### EXERCISE REQUIREMENTS
Using the listing below, set down exactly the lines from the one that contains "Better suction" through the one that contains "reusable bottle", with no pictures.

━━━━━━━━━━━━━━━━

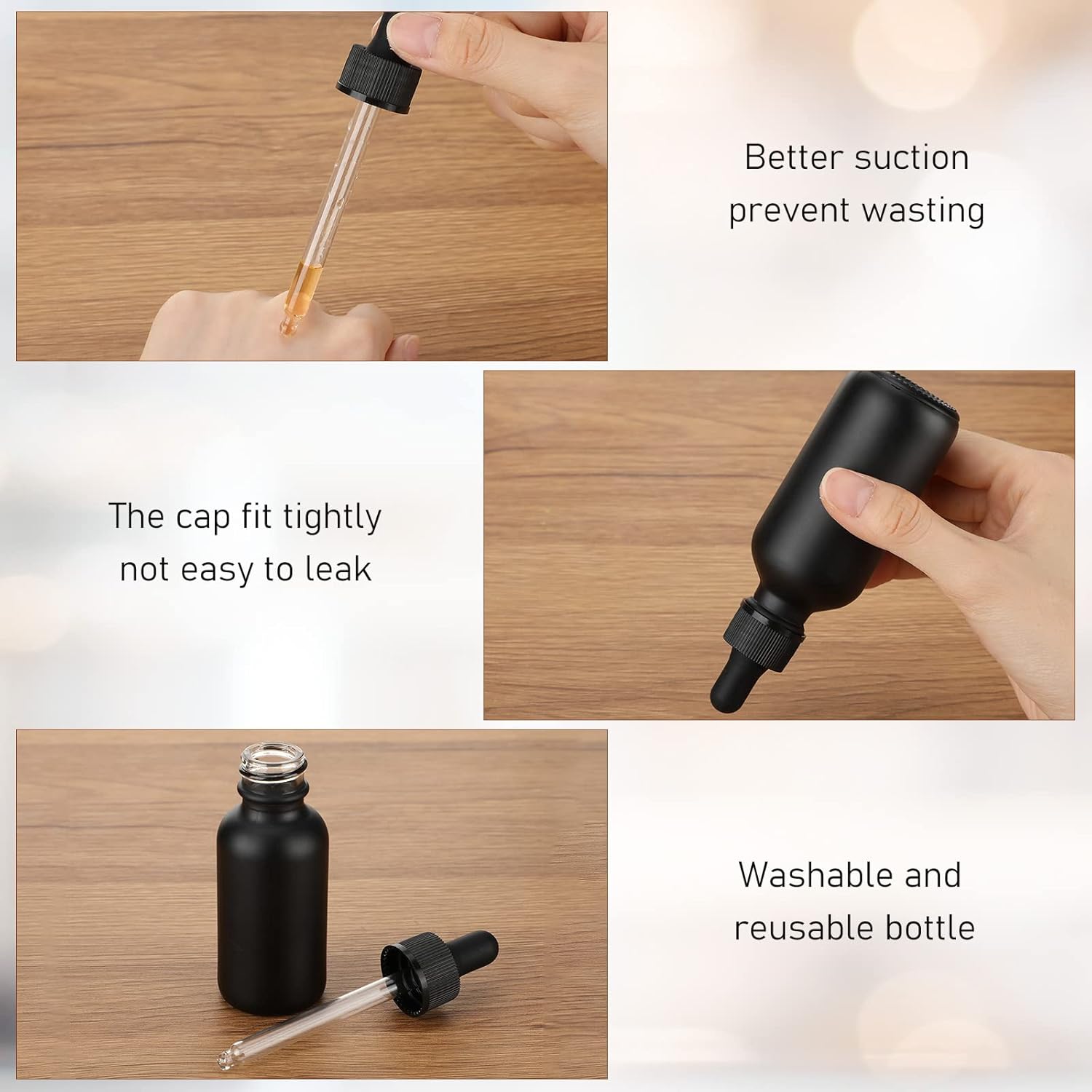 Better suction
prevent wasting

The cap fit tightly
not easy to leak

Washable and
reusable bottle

━━━━━━━━━━━━━━━━

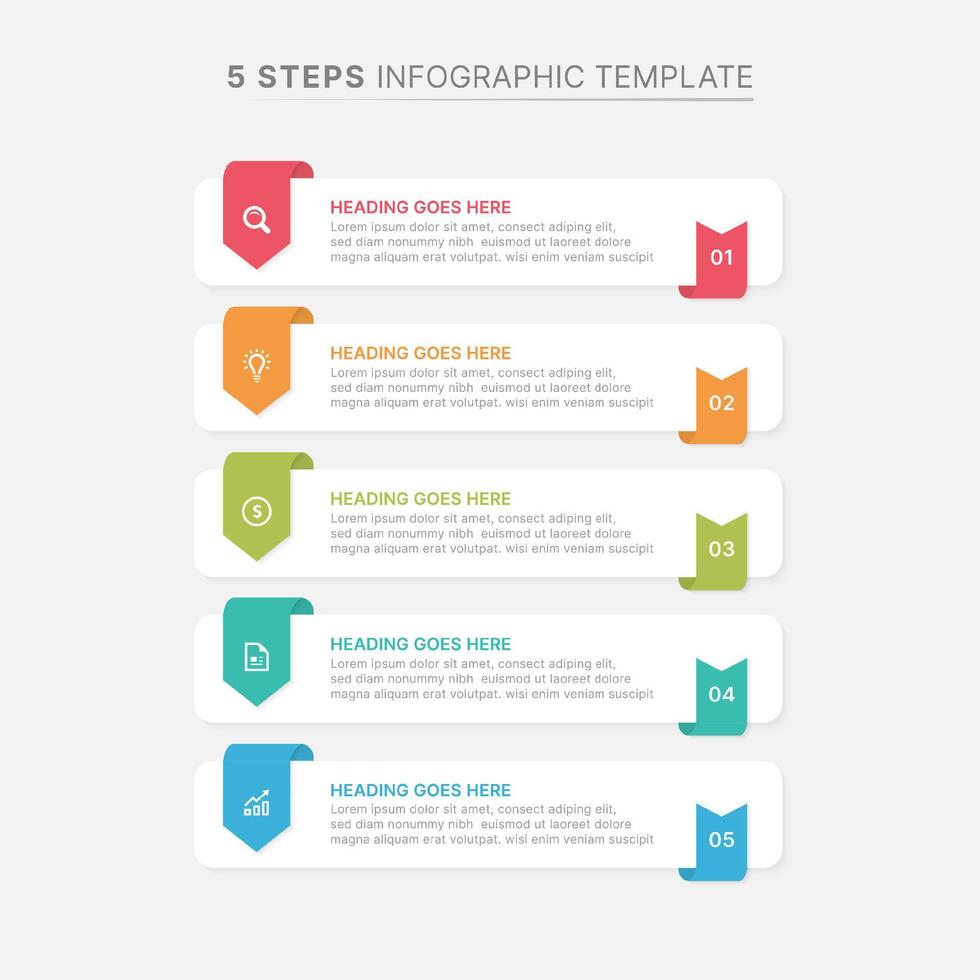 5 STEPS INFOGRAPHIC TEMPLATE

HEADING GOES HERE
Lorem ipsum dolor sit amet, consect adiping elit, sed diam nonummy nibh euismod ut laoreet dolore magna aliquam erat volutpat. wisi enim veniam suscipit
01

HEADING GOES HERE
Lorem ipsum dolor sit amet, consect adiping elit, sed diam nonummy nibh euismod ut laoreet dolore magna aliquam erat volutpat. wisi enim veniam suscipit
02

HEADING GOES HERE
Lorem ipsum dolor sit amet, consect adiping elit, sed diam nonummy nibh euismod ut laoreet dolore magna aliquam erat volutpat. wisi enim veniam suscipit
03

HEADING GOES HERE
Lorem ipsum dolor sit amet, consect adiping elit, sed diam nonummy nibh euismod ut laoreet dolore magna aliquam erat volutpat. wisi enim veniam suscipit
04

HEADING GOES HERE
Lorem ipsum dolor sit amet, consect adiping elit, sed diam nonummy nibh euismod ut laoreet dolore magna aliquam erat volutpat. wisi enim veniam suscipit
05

━━━━━━━━━━━━━━━━

### OUTPUT OF THE TASK
 Better suction
prevent wasting

The cap fit tightly
not easy to leak

Washable and
reusable bottle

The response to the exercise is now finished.